=== Task directions ===
Your job is to retype all of the data word for word, leaving every image out.

=== Supplied records ===
◆ ◆ ◆ ◆ ◆ ◆ ◆

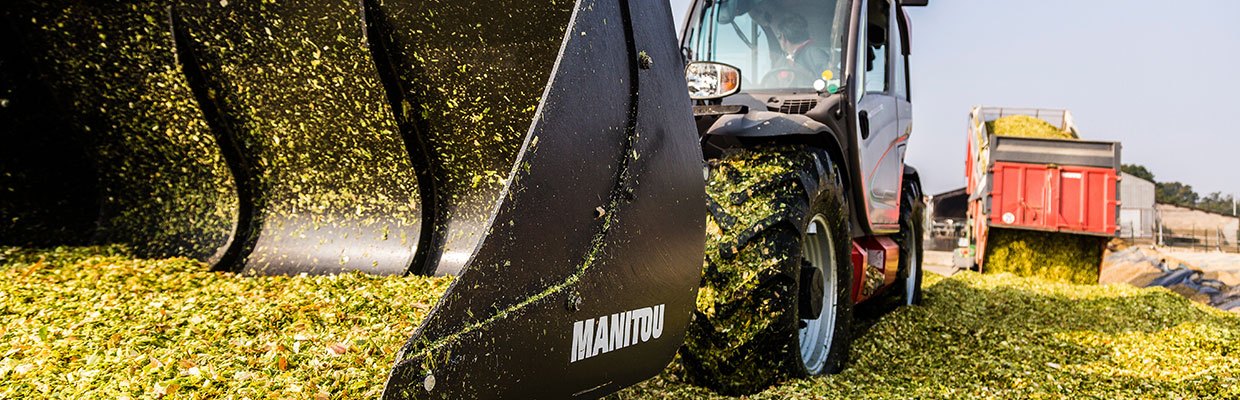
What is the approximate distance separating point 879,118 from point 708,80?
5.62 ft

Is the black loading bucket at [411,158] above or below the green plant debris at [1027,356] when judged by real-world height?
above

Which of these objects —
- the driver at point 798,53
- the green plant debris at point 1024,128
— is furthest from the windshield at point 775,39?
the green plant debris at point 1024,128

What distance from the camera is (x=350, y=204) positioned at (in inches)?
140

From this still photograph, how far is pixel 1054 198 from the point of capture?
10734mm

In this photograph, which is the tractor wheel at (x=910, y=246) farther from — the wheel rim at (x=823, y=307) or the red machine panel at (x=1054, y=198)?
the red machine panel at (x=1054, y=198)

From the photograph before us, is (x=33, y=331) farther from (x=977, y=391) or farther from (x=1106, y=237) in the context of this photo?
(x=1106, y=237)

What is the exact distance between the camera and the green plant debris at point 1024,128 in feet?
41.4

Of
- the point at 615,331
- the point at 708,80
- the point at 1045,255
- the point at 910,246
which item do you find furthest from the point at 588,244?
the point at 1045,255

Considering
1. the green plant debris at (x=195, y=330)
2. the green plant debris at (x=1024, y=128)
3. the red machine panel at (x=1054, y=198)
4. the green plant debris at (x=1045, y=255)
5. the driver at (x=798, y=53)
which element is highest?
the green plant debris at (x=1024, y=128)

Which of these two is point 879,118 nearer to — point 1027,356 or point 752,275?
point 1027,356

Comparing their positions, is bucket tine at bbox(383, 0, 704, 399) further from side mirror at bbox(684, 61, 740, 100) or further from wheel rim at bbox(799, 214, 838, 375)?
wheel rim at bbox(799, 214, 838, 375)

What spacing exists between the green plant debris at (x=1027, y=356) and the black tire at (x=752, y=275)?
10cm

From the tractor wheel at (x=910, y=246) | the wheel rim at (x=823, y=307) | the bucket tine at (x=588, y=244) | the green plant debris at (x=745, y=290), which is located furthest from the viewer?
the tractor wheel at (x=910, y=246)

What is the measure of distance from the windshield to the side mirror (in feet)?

◆ ◆ ◆ ◆ ◆ ◆ ◆

=== Response ===
What is the approximate distance separating point 879,118 from point 708,80?
5.62 ft

Is the black loading bucket at [411,158] above or below the green plant debris at [1027,356] when judged by real-world height?
above

Which of these objects —
- the driver at point 798,53
- the green plant debris at point 1024,128
— is furthest from the windshield at point 775,39?
the green plant debris at point 1024,128

What distance from the camera is (x=350, y=204) positioned at (in inches)?
140

From this still photograph, how far is pixel 1054 198 from the point of capture?
10734mm

In this photograph, which is the tractor wheel at (x=910, y=246) farther from — the wheel rim at (x=823, y=307) or the red machine panel at (x=1054, y=198)?
the red machine panel at (x=1054, y=198)

From the photograph before us, is (x=33, y=331) farther from (x=977, y=391) or farther from (x=1106, y=237) in the context of this photo?
(x=1106, y=237)

What is the exact distance between the camera and the green plant debris at point 1024,128 in feet?
41.4

Of
- the point at 615,331
- the point at 708,80
- the point at 1045,255
- the point at 910,246
which item do you find furthest from the point at 588,244?
the point at 1045,255

Considering
1. the green plant debris at (x=195, y=330)
2. the green plant debris at (x=1024, y=128)
3. the red machine panel at (x=1054, y=198)
4. the green plant debris at (x=1045, y=255)
5. the driver at (x=798, y=53)
which element is highest?
the green plant debris at (x=1024, y=128)

Which of these two is point 879,118 nearer to — point 1027,356 or point 752,275?
point 1027,356

Comparing their positions, is bucket tine at bbox(383, 0, 704, 399) further from side mirror at bbox(684, 61, 740, 100) or further from wheel rim at bbox(799, 214, 838, 375)?
wheel rim at bbox(799, 214, 838, 375)

What spacing exists between the green plant debris at (x=1027, y=356) and the black tire at (x=752, y=275)?
10cm

From the tractor wheel at (x=910, y=246) | the wheel rim at (x=823, y=307) | the bucket tine at (x=588, y=244) | the green plant debris at (x=745, y=290), which is located furthest from the viewer?
the tractor wheel at (x=910, y=246)

What is the measure of distance from the windshield to the side mirror (in feet)?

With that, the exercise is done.